My one concern for new viewers is that the show is so self-referential to past episodes that it may be hard to join somewhere in the middle.  For example, at the beginning of this season, the Dean finds out a monkey, named Annie’s Boobs, is living in the vents of the school.  If you’ve seen past episodes, you know the monkey was once a pet of Troy (played by Donald Glover), was released by evil Abed and has been living in the vents, stealing things from the study group ever since.  If you haven’t, you may not understand the monkey.

I, personally, love that the show offers callbacks for fans. Often times, something will happen in a show and it will have no bearing on future episodes (i.e. the entire last season of Dexter.)

If you have the time, I recommend going back to watch the last two seasons before starting the third.  If not, watch the show any way.  I’m sure it offers enough humor and pop culture references for you to want to become a Greendale Human Being (the “ethnically neutral” school mascot.)

-Benjamin Rexroad
Managing Artistic Director


  1. Community is one of my favorite shows.
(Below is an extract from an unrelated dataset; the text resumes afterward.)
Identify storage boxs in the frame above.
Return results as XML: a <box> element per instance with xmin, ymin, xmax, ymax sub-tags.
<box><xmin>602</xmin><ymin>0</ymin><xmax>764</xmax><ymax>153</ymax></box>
It is honest in its absurdity and the actors really transcend the limitations of an ensemble-cast situation comedy. With “Community” “Parks and Recreation” and “The Office” back-to-back-to-back, NBC has a hell of a Thursday night line-up. (I promise I AM NOT an NBC marketing exec).

    To wet the whistle of anybody catching up on previous seasons, John Goodman has a guest star role in Season 3 as vice dean of Greendale’s Air Conditioning Repair School. He’s been in two episodes thus far and has been spectacular.